Starbucks (NASDAQ:SBUX) stock is off to a rocky start in 2017. Shares declined following a first-quarter earnings announcement that raised some big questions about its growth trajectory. Specifically, a customer traffic slowdown could threaten the coffee giant's goal of double-digit revenue gains right as founder Howard Schultz steps away from the Chief Executive role.
With those major risks in mind, here's what investors should look for as Starbucks progresses through its new fiscal year.
The biggest question will be around sales growth. Comparable-store sales gains fell to a 3% pace in the U.S. business last quarter from 4% in the prior quarter.
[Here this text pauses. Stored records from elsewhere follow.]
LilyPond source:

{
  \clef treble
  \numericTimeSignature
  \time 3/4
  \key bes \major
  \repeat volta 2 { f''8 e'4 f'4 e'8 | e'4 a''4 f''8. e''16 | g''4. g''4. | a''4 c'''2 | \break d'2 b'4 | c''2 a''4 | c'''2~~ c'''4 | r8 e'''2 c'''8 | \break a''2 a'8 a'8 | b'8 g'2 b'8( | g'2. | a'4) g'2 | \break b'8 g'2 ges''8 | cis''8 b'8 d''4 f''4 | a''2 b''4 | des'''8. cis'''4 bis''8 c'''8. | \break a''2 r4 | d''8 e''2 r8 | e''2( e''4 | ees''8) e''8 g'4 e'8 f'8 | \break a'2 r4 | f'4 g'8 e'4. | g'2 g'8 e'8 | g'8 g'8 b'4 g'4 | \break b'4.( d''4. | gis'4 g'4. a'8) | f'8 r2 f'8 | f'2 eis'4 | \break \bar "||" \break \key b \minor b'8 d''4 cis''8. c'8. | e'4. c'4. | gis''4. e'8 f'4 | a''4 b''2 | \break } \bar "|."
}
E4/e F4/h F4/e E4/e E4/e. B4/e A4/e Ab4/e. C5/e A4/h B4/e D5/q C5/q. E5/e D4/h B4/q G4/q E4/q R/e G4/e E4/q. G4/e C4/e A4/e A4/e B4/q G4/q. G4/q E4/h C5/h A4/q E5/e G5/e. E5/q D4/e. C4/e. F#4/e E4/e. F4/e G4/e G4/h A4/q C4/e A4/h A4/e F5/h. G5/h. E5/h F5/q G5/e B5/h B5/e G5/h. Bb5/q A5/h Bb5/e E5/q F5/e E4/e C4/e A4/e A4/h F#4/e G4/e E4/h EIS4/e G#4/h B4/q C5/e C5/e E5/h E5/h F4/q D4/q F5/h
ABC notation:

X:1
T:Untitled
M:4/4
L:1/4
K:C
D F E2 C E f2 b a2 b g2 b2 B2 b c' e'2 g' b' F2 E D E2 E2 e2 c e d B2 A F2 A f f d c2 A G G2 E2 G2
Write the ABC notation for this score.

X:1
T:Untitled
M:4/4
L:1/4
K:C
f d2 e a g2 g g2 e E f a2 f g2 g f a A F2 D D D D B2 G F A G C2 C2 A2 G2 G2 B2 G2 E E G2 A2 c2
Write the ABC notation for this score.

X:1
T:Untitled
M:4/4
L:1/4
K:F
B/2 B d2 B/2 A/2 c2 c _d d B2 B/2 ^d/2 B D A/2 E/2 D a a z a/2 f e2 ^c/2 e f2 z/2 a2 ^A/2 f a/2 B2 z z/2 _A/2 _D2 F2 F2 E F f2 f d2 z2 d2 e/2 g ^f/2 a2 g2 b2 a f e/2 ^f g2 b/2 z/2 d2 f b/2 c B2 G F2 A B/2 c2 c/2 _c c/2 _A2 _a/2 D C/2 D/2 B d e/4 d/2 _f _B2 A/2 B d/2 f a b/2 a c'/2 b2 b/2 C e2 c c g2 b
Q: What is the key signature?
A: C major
That was the main contributor behind a surprise overall comps slowdown to 3% worldwide from 5% over the prior 12 months.
There is noise in this metric right now because Starbucks recently shifted its highly successful loyalty program to emphasize spending over transaction volume. As a result, reported customer traffic numbers look smaller while average spending is a bit elevated. Last quarter, for example, transactions fell 2% while spending jumped by 5%. After accounting for the loyalty program shift, customer traffic was flat as average spending rose by 2%.
Many retailers would kill for the 3% global comps Starbucks reported last quarter. However, it's also true that the coffee titan isn't immune to the unfavorable industry trends that have hurt its rivals. Chief Operating Officer Scott Maw described a "challenging environment for restaurant retailers overall" in this past quarter's earnings report as the company lowered its 2017 growth target to 9% from the previous 10% forecast.
There was no change to Starbuck's aggressive expansion plan, which aims to add 12,000 new locations over the next five years to boost its store base by 50% by 2021. That works out to a significantly faster annual pace: 2,400 per year compared to the 2,000 restaurants it opened in 2016.
A huge chunk of that growth will come from just one market: China. Starbucks wants to more than double its total there, which means that country should account for about 25% of its total global expansion over the next five years.
The more mature U.S. segment should grow, too, but it will be less of an all-out land grab. Instead, Starbucks will be emphasizing tweaks like adding drive-thru operations to existing shops and opening up tons of its smaller-footprint concepts.
Starbucks continues to target earnings growth of between 15% and 20% each year through 2021, even though sales should tick up at a slower pace. That puts the pressure on expanding profitability to close the gap.
Its results were mixed on this score last quarter. Operating margin jumped by nearly two percentage points to 21% of sales in the China region and by a full percentage point to 17% in its European division. As usual, the channel development segment was the real standout as profitably soared by more than 6 percentage points to 44% of sales.
But operating margin declined in the core U.S. region, dropping to 24% of sales from 25% as the company increased wages for its baristas. That slump kept a lid on overall profit margin, which ticked up to 19.8% of sales from 19.7% a year ago.
Ultimately, Starbucks began the year slightly below its long-term plan in both the top- and bottom-line metrics. Revenue improved 7% and earnings per share rose 11%. That short-term result is no reason for investors to panic, especially given that the company is outgrowing competitors and has a huge global growth runway ahead. Still, it will be worth investors' time to watch this year's sales and profit trends for signs that the long-run outlook is shifting.